*Aim of the task:* For this exercise, restate every line below word for word and drop the images.

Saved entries
# # # #

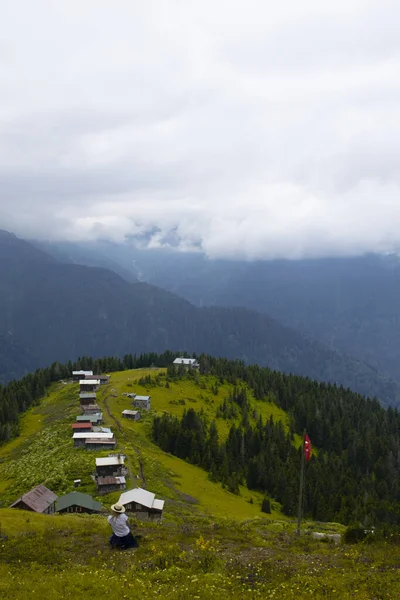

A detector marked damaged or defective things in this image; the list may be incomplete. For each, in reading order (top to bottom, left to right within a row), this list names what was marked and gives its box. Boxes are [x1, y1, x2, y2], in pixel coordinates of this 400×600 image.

rusty metal roof [9, 482, 57, 510]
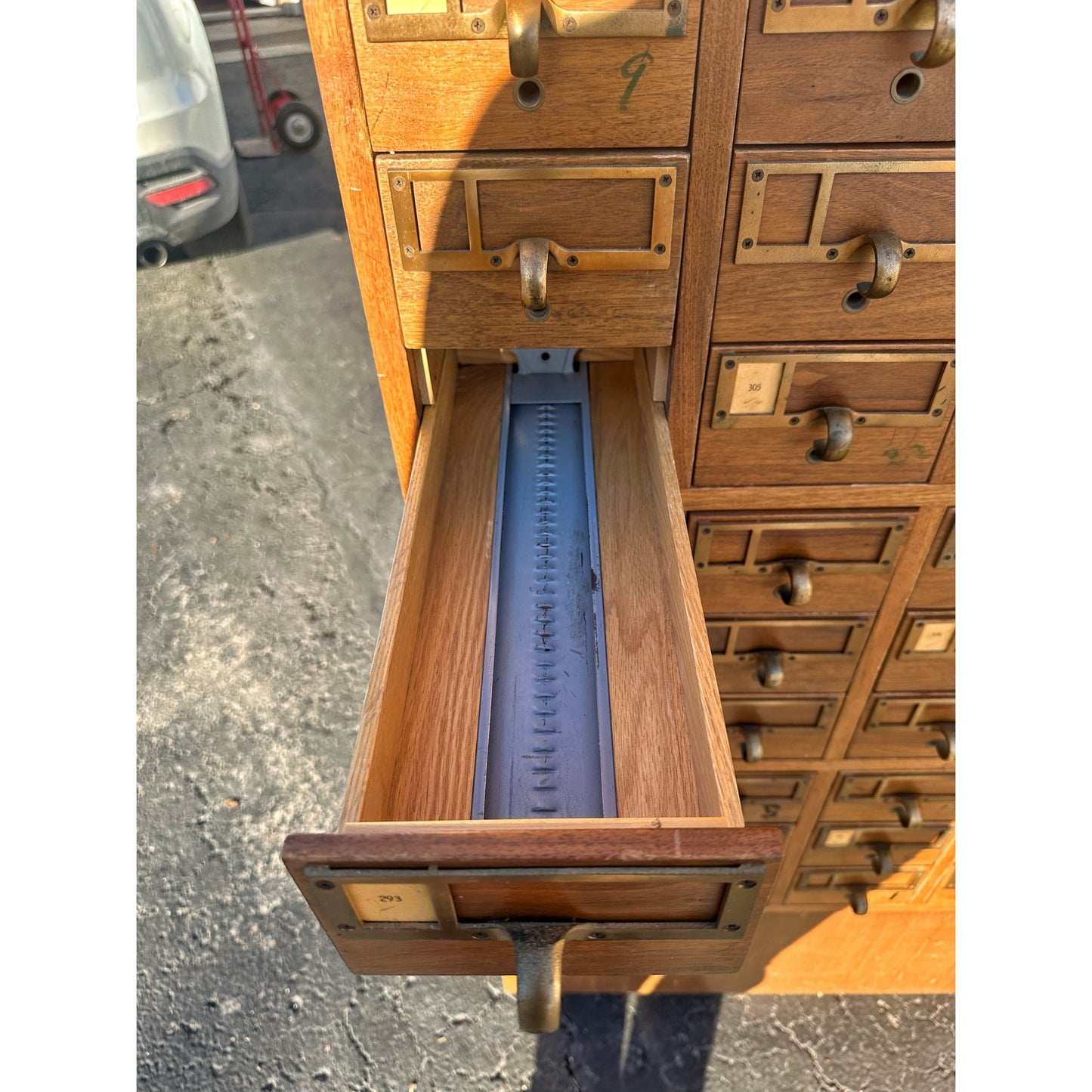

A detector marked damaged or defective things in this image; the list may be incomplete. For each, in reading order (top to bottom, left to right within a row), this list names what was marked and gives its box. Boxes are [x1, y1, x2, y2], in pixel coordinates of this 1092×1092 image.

cracked asphalt ground [136, 45, 956, 1092]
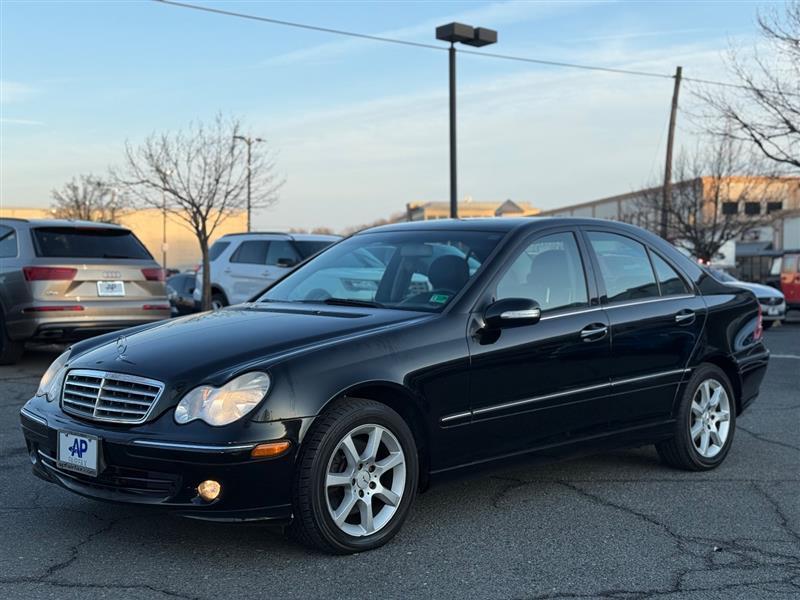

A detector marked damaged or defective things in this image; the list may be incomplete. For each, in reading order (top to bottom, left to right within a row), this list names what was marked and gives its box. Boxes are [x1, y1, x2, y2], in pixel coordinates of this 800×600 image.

cracked asphalt pavement [0, 328, 796, 600]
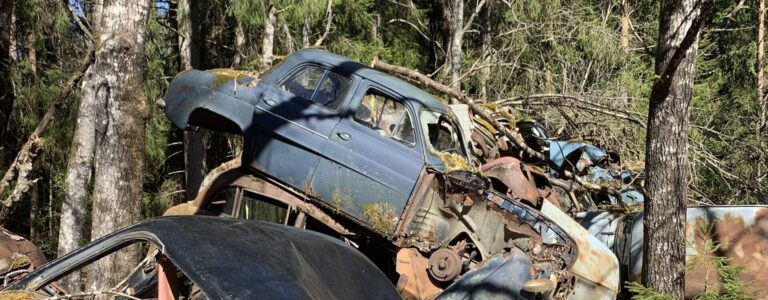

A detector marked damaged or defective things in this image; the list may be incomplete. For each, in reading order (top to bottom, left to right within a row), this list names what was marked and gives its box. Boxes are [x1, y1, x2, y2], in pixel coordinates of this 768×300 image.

collapsed car door [246, 64, 354, 191]
collapsed car door [308, 82, 424, 223]
rusted vintage car [160, 49, 616, 298]
crushed car body [160, 49, 616, 300]
rusted vintage car [0, 217, 396, 298]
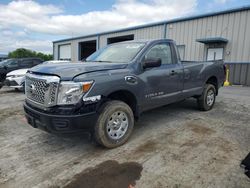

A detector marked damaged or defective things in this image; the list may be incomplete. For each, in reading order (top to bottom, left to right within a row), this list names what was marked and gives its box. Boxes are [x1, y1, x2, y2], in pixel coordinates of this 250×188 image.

crumpled hood [28, 62, 128, 80]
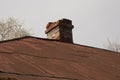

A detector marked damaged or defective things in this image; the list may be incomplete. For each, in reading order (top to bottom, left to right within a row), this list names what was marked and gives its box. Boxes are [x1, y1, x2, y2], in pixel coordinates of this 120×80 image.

rusty roof [0, 36, 120, 80]
rust stain on roof [0, 36, 120, 80]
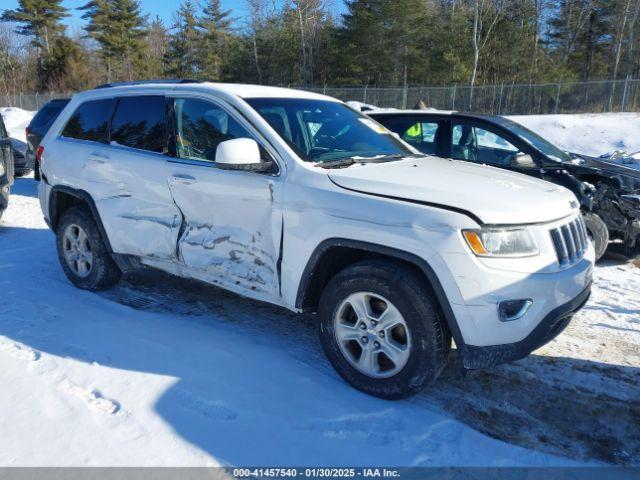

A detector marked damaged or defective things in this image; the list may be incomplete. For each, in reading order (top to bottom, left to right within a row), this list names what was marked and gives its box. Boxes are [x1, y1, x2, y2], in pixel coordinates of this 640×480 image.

damaged white suv [37, 81, 592, 398]
damaged car in background [37, 81, 592, 398]
damaged car in background [370, 109, 640, 258]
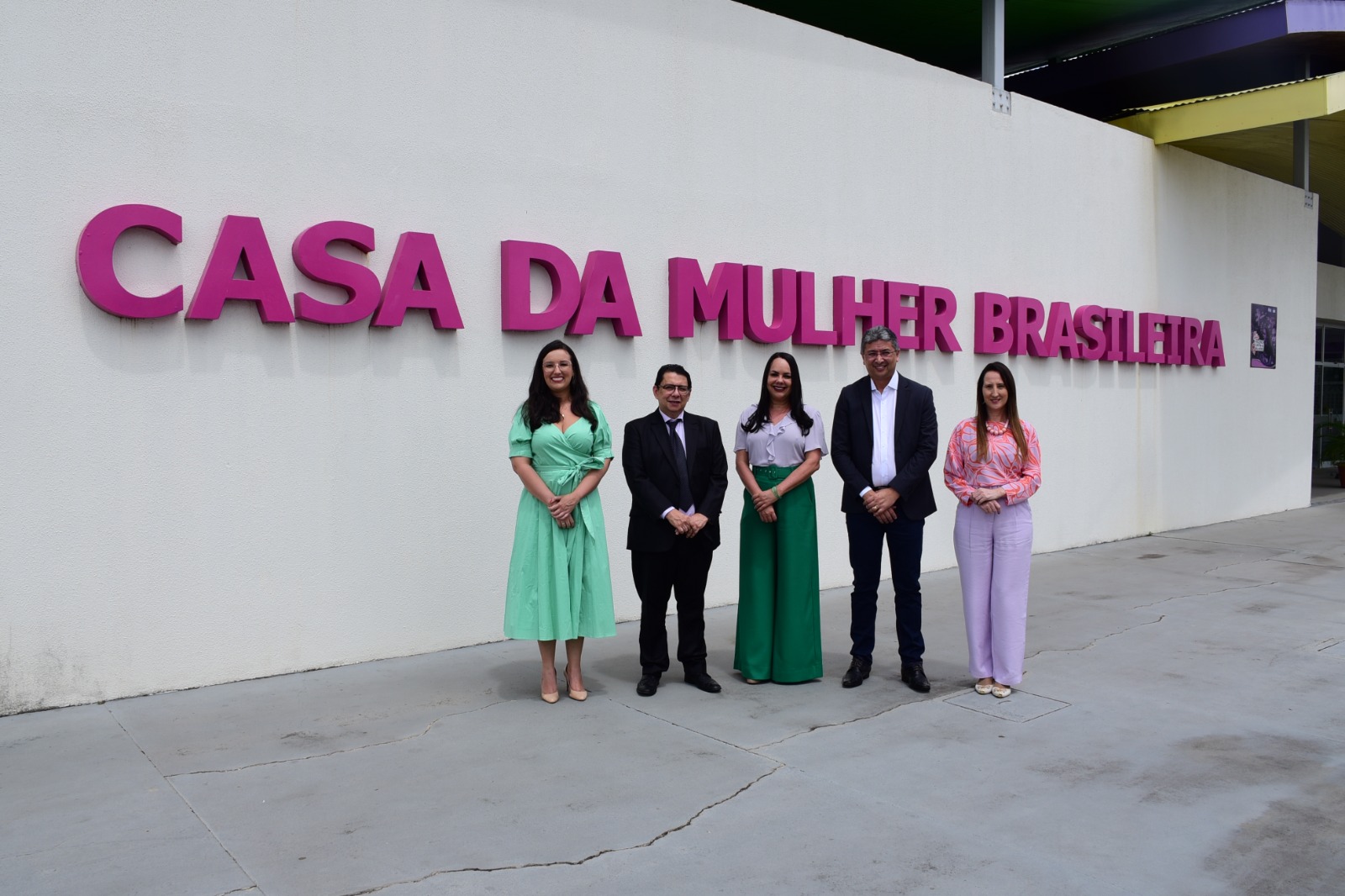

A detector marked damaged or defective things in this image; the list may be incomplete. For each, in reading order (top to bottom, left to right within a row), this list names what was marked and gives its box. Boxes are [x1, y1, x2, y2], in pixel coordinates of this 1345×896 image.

# # # #

*Task response:*
A detector marked damaged or defective things in this image; the list may be incomplete. For each, in reading order (top to bottom, left to right within a row), this list names what was marked and gives its box. Boxes are [x1, y1, x2, y2], in pixel coordinates of this 400×600 image.

rusty metal roof [9, 482, 57, 510]

A detector marked damaged or defective things in this image; the list may be incomplete. For each, in reading order (top to bottom, left to right within a row), this list names what was marked and gives its box. Boxes are [x1, y1, x2, y2], in pixel coordinates of this 1092×1092 image.

cracked asphalt ground [136, 45, 956, 1092]

A detector marked damaged or defective things in this image; the list may be incomplete. For each, in reading order (top to bottom, left to right within a row), this list names what was marked and gives its box. Boxes are [x1, y1, x2, y2], in pixel coordinates of this 800×600 image.

cracked asphalt pavement [0, 328, 796, 600]

A detector marked damaged or defective things in this image; the list may be incomplete. For each, in reading order (top to bottom, left to right within a row), this list names what was marked and gives its box. Boxes are [x1, y1, x2, y2], in pixel coordinates of this 768×300 image.

collapsed car door [246, 64, 354, 191]
collapsed car door [308, 82, 424, 223]
rusted vintage car [160, 49, 616, 298]
crushed car body [160, 49, 616, 300]
rusted vintage car [0, 217, 396, 298]

A detector marked damaged or defective things in this image; the list may be incomplete. For each, in reading order (top to bottom, left to right within a row), this list names what was marked and gives its box. Boxes are [x1, y1, x2, y2], in pixel coordinates of this 250×188 image.

crumpled hood [28, 62, 128, 80]

A detector marked damaged or defective things in this image; the list may be incomplete. For each, in reading order (top to bottom, left to right within a row), this list names what was marked and gives its box. Boxes are [x1, y1, x2, y2], in pixel coordinates of this 120×80 image.

rusty roof [0, 36, 120, 80]
rust stain on roof [0, 36, 120, 80]

A detector marked damaged or defective things in this image; the list may be incomplete. For each, in reading order (top to bottom, left to right within a row), this list names what was marked and gives its box. Boxes are [x1, y1, x2, y2], in pixel coordinates of this 640×480 image.

damaged white suv [37, 81, 592, 398]
damaged car in background [37, 81, 592, 398]
damaged car in background [370, 109, 640, 258]

A detector marked damaged or defective things in this image; the list may be incomplete. For each, in reading order (top to bottom, left to right within a row), this list names what was marked and gives its box. Boxes are [x1, y1, x2, y2], in pixel coordinates of this 1345×896 image.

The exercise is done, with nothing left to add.